As I listened to Holy Ambition, I became less terrified of the dreams God gave me. I grieved the fact that I had boxed in my gifts and how I thought I should use them. What I was learning actually made me uncomfortable because I thought ambition should be avoided and I had a deep-seated belief that I was "too much for everybody." As I listened over and over to Holy Ambition, I began to believe that God could use my gifts in new ways, but I didn't know what that would cost.

All these years later, I can say without a doubt that what I learned through Holy Ambition was a turning point for me. It gave me permission to obey God, hear His voice, and follow Him. It gave me direction for my dreams, and at the same time, I learned the invaluable call to submit to the Bible, my elders, and my husband.
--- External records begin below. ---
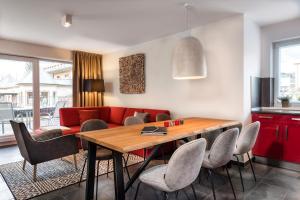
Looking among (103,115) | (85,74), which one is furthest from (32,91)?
(103,115)

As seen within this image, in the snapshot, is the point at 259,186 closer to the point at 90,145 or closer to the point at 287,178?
the point at 287,178

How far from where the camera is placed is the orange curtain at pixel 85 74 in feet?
18.9

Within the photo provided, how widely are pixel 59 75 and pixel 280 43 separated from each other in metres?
5.31

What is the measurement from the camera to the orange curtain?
18.9ft

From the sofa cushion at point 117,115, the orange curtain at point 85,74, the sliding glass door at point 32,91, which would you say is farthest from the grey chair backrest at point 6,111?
the sofa cushion at point 117,115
Holy Ambition removed the lid off my passions, gifts, dreams, and personality. I stopped limiting what I thought God could do with me. It gave me permission to think differently about my gifts, my calling, and how I could play a role in building the kingdom.

I pictured myself as a thoroughbred horse being trained and led by a careful guide. I was filled with great joy because I love people and teaching and discipling. But deep down I knew that if the gate opened and I could run hard and dream big, bigger things might hap pen around me.

At that time, twenty years ago, there really were few categories for what I do now. Bible teachers like Beth Moore weren't leading publicly yet. So, I didn't walk away from Holy Ambition knowing I would start a podcast or write books or speak to thousands of people.

Early on, I couldn't have imagined the opportunities God has given me today, but first I had to get over my fears and expectations and people-pleasing to live out the story God had for me.

One of the biggest misconceptions about success is that it is only measured up and to the right. That might be true on paper, but behind the scenes it has been a hard-fought battle. I never wanted to launch IF:Gathering or run an organization. Because I was afraid of ambition, I wanted to control my success and keep it small. But God kept calling me to more.

Before I signed my first book contract, I reached out to a trusted friend and confessed that I was scared I would sign on the dotted line and sell my faith in exchange. I was afraid to hear Jesus say, "I don't know you. You sold your soul to public ministry." My friend told me, "Don't lose that fear, because actually this could corrupt you."

I kept praying, "Anything, Lord." God honors prayers of total surrender. When you pray for a pure, humble, and wise heart, know that He will answer.

So, I'll stay in this thing until He tells me to close up shop. He has protected us--because it was His plan and we weren't chasing our ambition, trying to make something happen.

It is good to walk with God. The hardest parts have also been the deepest and richest parts. I would never trade the hard. We need to be people who don't make life choices based on pros and cons, comfort and hardship, but rather on obedience to God. Do what He calls you to do.

There are mountains to climb, things that need to be built, and ministries that need to be started in this generation. There are people who need to hear the gospel in cubicles, classrooms, and on college campuses. We need to obey, because time is short and heaven is coming.

So, let me encourage you to be ambitious--not for fame, or success, but for God's glory, God's people, and those who do not yet know Christ. Holy Ambition was a faithful guide for my journey and I highly recommend it to you.